To paraphrase an oft quoted saying, “you can’t know where you’re going unless you know where you’ve been.” To our mind, one of the most reliable ways of knowing where we’ve been is tracking changes in data over time. The American Community Survey (ACS), provided by the Census Bureau, has long been a reliable source of information on a variety of data. The ACS provides an annual look at things like income and family composition at the state and local level. Congress is currently considering eliminating this survey.
In the context of larger fiscal issues, it might seem as though cutting out data is reasonable, but the ACS is truly a wealth of information about our communities and there would be a significant void in its absence. Without having reliable data on health insurance status, household income and other issues, policymakers will be left without an objective source of information about their communities. Without ACS data, retailers wouldn’t know where to build their stores or what products to stock in them. Schools would have a harder time predicting their future enrollment patterns or knowing where to build in a growing community.
At Voices for Children in Nebraska, we rely on the data contained in the survey to help us assess how children in the state are doing and how things have changed over time. Because the data is national, it is also a useful source of comparison for looking at how Nebraska is faring relative to other states.
Our annual Kids Count in Nebraska report is just one of the places where you are likely to find data from the American Community Survey. This report is used by policymakers, grant writers, community organizations and funders to assess what issues need more attention as well as where improvements have been made. Time and again, we hear our legislators ask for data to inform their decision-making. The ACS is often a prime source of the data they seek.
The loss or erosion of the ACS as a data source would truly be a step backwards. Reliable, accurate, comparable data is not easy to come by. Further, the sudden loss of ACS data would mean the loss of ability to track trends over time.

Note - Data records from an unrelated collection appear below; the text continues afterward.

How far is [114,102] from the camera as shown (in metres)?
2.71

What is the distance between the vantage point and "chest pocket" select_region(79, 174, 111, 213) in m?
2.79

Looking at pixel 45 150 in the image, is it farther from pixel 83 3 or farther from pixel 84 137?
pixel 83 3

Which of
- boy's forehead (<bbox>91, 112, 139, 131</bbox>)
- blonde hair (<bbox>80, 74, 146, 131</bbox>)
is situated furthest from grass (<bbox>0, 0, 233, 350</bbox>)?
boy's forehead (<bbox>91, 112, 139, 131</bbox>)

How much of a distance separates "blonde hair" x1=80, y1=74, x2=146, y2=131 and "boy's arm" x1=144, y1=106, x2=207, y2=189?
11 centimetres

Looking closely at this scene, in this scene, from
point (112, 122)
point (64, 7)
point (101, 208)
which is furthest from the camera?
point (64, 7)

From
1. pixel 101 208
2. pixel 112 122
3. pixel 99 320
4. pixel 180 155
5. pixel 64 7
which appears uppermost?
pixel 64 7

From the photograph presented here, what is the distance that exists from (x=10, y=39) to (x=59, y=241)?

As an organization, we can’t afford to lose our ability to assess child well-being based on indicators contained in the ACS, but more importantly, we don’t want to lose our ability as a state and as a nation to make decisions based on accurate data.
Although data alone isn’t enough to shape decisions, having to rely only on organizations that have varying agendas or media reports to track information currently contained in the ACS would be unfortunate. Because the ACS exists, we have a reliable source of information about our states and communities. We hope that Congress will consider the value of having reliable information about our nation when making decisions about the future of the ACS.